**** SUPPLIED MATERIAL

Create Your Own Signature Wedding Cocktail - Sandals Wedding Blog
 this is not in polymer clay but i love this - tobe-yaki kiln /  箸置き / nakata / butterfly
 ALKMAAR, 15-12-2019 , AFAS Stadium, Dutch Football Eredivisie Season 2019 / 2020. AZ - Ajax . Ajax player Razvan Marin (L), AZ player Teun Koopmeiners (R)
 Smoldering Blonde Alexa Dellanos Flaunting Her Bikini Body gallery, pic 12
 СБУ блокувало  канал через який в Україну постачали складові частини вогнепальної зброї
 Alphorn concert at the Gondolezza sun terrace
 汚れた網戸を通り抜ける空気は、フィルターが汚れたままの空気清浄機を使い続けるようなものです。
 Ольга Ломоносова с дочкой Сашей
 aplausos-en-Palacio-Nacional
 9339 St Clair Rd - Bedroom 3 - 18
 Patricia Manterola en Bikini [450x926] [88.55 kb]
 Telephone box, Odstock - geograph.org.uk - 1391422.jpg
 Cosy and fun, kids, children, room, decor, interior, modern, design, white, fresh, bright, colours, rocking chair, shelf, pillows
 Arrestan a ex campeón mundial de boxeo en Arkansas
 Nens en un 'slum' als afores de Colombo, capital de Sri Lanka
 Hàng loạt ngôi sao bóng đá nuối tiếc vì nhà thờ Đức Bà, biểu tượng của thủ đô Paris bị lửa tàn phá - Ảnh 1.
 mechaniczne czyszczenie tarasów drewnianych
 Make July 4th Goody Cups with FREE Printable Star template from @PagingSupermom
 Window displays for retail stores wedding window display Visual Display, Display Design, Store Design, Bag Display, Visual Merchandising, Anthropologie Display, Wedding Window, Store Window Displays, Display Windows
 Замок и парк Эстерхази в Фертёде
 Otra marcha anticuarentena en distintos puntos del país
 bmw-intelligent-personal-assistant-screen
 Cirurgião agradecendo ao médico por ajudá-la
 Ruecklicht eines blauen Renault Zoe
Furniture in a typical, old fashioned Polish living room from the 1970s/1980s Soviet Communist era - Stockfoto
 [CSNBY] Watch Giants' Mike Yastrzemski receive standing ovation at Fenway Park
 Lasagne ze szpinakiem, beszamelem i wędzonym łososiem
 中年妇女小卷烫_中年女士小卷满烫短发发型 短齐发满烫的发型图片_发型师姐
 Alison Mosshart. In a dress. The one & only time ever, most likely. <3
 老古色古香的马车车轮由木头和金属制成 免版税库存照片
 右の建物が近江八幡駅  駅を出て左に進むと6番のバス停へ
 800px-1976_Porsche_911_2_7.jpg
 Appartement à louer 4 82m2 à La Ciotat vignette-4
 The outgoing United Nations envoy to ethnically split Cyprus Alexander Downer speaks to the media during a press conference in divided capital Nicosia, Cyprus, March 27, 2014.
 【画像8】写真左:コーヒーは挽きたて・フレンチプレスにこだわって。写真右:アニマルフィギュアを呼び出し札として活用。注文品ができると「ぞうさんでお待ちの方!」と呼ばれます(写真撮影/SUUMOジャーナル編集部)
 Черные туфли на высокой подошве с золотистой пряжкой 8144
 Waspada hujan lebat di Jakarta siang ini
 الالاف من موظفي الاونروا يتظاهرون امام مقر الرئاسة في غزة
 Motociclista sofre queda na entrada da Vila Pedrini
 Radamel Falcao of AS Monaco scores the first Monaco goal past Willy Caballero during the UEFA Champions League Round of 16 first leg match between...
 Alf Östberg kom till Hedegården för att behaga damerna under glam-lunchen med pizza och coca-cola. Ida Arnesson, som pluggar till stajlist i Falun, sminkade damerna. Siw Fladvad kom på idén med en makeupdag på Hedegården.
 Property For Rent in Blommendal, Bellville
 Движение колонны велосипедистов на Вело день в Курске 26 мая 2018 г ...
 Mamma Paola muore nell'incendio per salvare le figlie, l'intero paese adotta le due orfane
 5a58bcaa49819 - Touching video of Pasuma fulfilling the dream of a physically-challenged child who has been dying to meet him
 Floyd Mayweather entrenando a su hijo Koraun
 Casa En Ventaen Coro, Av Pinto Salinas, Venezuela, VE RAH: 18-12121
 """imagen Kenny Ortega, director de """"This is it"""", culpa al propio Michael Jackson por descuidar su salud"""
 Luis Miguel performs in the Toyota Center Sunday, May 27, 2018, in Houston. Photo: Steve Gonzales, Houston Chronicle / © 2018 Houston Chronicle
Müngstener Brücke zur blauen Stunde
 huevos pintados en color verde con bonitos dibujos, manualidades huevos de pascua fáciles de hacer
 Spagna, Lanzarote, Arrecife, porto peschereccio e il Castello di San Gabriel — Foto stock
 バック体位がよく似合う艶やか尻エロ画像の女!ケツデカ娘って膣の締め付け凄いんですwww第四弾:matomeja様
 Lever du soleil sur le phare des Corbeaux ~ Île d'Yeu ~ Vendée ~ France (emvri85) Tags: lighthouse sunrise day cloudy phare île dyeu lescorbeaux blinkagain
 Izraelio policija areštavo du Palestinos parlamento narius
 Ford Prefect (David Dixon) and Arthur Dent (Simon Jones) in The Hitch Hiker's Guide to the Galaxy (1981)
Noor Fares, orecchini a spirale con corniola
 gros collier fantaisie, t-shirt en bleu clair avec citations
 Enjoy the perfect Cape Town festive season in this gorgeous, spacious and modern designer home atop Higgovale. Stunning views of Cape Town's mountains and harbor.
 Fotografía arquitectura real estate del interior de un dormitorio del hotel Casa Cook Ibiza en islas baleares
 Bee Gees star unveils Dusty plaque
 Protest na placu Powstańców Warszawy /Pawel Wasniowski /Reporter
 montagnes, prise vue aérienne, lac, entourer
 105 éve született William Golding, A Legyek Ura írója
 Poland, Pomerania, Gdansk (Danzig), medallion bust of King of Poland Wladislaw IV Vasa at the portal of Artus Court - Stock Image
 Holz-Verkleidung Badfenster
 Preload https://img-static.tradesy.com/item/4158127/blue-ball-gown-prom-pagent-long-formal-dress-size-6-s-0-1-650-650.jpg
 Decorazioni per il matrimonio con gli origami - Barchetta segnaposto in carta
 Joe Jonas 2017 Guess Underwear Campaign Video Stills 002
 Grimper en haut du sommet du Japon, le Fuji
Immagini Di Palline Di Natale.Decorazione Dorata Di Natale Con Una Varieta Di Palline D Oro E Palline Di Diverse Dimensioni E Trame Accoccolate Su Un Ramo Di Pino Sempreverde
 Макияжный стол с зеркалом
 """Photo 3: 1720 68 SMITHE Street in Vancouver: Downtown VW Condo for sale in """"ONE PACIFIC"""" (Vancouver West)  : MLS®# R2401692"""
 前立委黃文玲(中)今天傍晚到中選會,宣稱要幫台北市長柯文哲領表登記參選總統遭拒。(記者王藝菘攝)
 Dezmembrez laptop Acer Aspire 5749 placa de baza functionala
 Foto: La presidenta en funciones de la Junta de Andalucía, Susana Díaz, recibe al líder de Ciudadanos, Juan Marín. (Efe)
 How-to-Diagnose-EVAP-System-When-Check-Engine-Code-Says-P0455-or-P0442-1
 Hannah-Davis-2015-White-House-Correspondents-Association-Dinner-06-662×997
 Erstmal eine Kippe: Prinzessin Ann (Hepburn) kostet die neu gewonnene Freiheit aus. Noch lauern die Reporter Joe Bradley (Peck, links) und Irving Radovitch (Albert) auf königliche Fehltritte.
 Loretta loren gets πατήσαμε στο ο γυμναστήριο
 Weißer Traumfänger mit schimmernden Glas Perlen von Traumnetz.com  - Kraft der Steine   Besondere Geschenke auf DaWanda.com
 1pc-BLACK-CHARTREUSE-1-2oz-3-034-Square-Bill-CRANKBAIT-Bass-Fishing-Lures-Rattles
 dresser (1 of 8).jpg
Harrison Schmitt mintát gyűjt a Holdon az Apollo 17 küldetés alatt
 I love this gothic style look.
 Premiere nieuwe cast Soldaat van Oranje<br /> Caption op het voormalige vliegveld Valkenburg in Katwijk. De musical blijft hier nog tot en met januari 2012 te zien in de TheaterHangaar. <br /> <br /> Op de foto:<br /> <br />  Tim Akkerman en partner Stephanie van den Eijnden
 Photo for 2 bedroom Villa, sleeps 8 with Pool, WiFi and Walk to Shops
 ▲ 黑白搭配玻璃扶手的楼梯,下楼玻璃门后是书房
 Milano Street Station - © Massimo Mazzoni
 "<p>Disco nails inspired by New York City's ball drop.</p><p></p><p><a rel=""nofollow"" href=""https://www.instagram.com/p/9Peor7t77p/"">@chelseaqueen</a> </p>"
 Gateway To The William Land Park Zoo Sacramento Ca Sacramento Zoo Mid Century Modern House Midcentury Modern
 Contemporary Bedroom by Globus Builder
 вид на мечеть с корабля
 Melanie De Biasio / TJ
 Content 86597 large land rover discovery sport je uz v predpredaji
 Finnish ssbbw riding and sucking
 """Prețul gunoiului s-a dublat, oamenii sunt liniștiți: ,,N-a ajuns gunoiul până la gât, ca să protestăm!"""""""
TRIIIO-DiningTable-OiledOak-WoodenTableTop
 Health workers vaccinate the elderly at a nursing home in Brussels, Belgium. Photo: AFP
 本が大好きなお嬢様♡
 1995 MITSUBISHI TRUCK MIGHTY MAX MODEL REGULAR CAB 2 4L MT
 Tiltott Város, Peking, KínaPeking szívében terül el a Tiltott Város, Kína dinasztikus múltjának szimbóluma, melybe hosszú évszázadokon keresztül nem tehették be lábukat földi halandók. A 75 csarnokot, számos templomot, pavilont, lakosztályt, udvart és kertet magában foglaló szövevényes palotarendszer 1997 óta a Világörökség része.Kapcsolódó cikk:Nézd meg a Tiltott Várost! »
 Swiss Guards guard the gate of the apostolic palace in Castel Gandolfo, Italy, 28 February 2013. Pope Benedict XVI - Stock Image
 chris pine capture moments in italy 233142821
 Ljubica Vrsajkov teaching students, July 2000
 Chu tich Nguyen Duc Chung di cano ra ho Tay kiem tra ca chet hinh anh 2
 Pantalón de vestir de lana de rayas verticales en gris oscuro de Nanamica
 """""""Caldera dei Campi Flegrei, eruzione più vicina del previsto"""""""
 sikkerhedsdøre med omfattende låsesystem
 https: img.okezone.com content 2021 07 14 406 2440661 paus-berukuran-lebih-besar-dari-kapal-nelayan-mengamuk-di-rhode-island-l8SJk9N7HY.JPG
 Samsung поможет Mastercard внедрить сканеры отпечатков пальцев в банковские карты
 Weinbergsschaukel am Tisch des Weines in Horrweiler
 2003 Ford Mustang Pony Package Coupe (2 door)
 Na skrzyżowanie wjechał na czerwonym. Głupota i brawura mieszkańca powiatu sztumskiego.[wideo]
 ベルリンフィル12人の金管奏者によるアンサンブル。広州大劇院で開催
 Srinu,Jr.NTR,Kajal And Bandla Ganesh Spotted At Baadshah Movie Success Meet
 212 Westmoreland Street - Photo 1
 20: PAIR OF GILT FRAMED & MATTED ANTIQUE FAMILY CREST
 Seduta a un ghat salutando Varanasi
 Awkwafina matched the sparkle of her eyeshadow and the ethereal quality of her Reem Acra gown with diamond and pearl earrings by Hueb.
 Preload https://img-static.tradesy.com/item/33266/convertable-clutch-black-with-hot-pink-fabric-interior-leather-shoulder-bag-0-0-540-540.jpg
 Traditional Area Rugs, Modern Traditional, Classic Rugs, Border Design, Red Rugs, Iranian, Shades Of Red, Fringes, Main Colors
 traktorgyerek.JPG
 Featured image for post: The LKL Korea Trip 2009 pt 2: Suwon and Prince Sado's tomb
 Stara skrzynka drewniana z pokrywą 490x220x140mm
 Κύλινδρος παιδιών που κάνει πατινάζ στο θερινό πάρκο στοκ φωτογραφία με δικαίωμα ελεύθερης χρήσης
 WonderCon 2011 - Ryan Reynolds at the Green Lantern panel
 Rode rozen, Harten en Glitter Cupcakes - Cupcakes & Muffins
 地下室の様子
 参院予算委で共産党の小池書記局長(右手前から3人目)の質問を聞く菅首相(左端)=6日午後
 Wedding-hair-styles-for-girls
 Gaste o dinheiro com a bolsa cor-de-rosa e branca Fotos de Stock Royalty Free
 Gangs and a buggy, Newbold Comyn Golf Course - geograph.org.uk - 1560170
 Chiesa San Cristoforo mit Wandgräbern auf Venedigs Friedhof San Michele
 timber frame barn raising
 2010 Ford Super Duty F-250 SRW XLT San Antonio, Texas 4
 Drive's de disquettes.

********

» TASK TO COMPLETE:
What you return should be exactly the lines above, starting at the one with "Floyd Mayweather entrenando a su hijo Koraun" and ending at the one with "Müngstener Brücke zur blauen Stunde", and nothing else.

» COMPLETED TASK:
 Floyd Mayweather entrenando a su hijo Koraun
 Casa En Ventaen Coro, Av Pinto Salinas, Venezuela, VE RAH: 18-12121
 """imagen Kenny Ortega, director de """"This is it"""", culpa al propio Michael Jackson por descuidar su salud"""
 Luis Miguel performs in the Toyota Center Sunday, May 27, 2018, in Houston. Photo: Steve Gonzales, Houston Chronicle / © 2018 Houston Chronicle
Müngstener Brücke zur blauen Stunde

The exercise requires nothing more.